Artist Christine Wong Yap is the Haas Institute's first Artist in Residence
We are excited to announce Christine Wong Yap as the Haas Institute's first Artist in Residence. Yap is a project-based artist who explores psychological wellbeing through mediums that include printmaking, drawing, sculpture, installation, and social practice.
Yap's work was chosen out of 70 applicants whose work represented a wide range of practices, disciplines, and mediums. The review panel was composed of visionary practitioners and thinkers in the field; Diana Falchuk (artist, Manager of Arts and Racial Equity, City of Seattle, and member of the Government Alliance for Racial Equity), Brett Cook (artist, educator, and board member of A Blade of Grass), and Roberto Bedoya (writer and Cultural Affairs Manager, City of Oakland).

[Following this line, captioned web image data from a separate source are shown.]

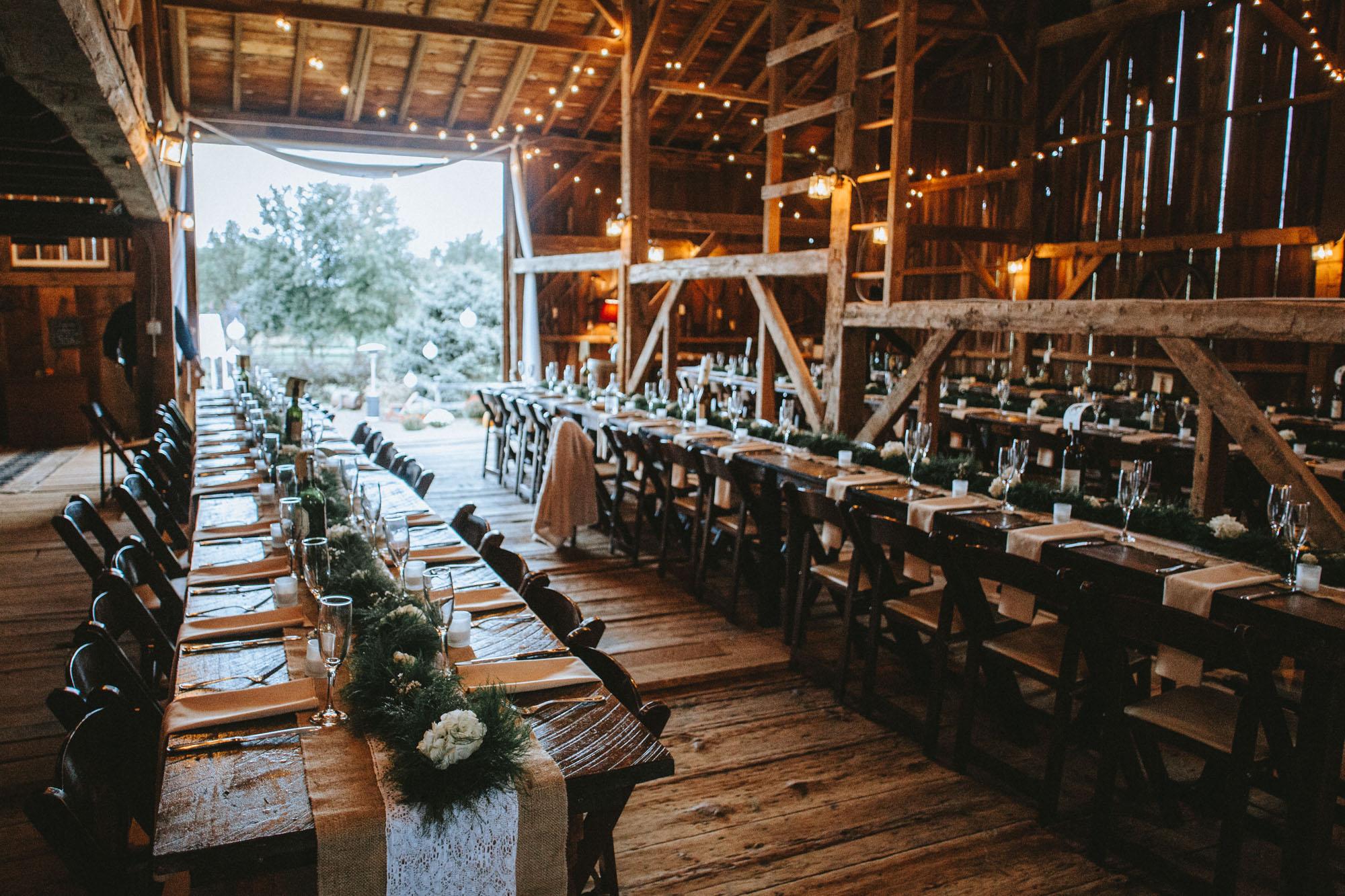 Twisted-Oaks-Studio-Arianne-Sean-Wedding-343.jpg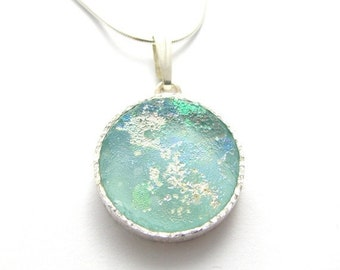 Stunning  925 Silver  Set with Mix Green Bluish  Roman Glass Pendant Necklace
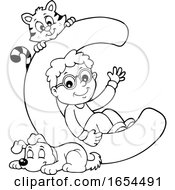 Black And White School Boy With Letter C And Animals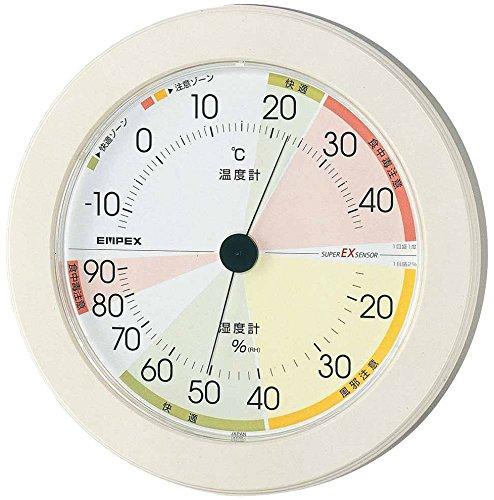 エンペックス気象計 温度湿度計 高精度ユニバーサルデザイン ...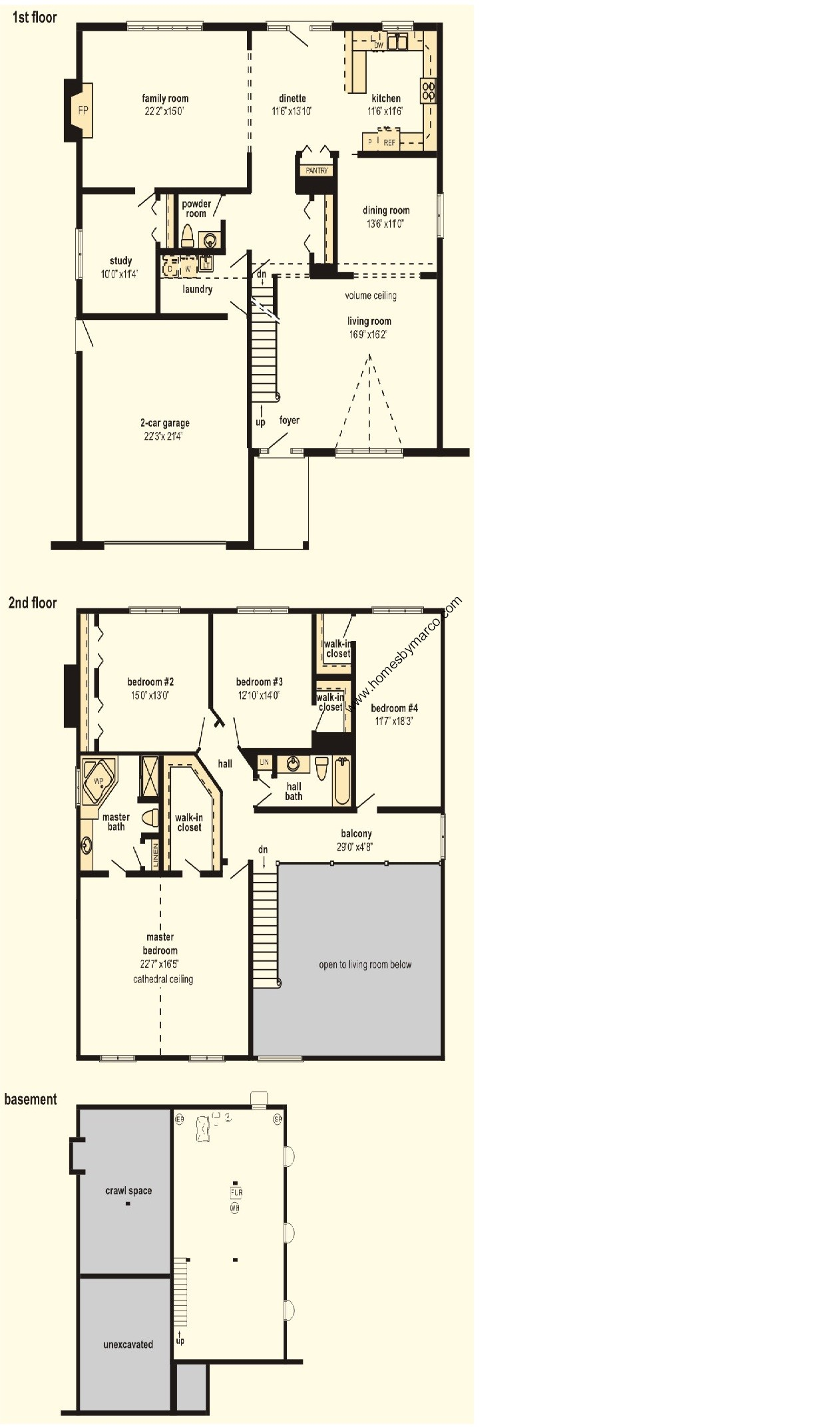 100 Covington Floor Plan New Home In Covington Wa
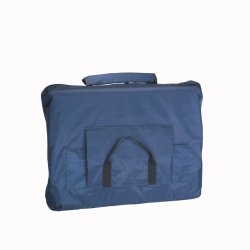 Nomad delux carry bag for massage table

During her year as the Institute's Artist in Residence, Yap will oversee a participatory, site-specific project that aims to reveal the pivotal places, activities, communities, and experiences that shape Bay Area residents’ connectedness to a neighborhood and region. Through writing workshops and an open call, Yap will map out where participants feel belonging and commemorate these places with letterpress printed, hand lettered certificates, as well as an atlas of belonging featuring maps and participants’ descriptions in their own words.
"I've been exploring belonging as a way to understand how people feel connected to a place and a country, and how this connection shapes their authentic selves and subjective wellbeing," Yap explained. "I hope to develop a project that reflects the best of the Bay Area: thoughtfulness, experimentation, accessibility, diversity, and inclusion."
As the Institute's new Artist in Residence, Yap's work will be presented at our bi-annual Othering & Belonging conference in 2019, as well as on our various online and print channels.
About the Review Process
The first Artist in Residence call was met with a tremendous response of artists that covered a wide array of practices, disciplines, and mediums. The reviewers were asked to review the applications according to the following rubric:
Does the project explore the relationship of structural belonging and the dynamic qualities of being human in powerful and clear ways?
Does the project have dialogue as a core component of the process?
Does the project demonstrate a process that is inclusive and transformative?
Does the project result in visually compelling, high quality outcomes?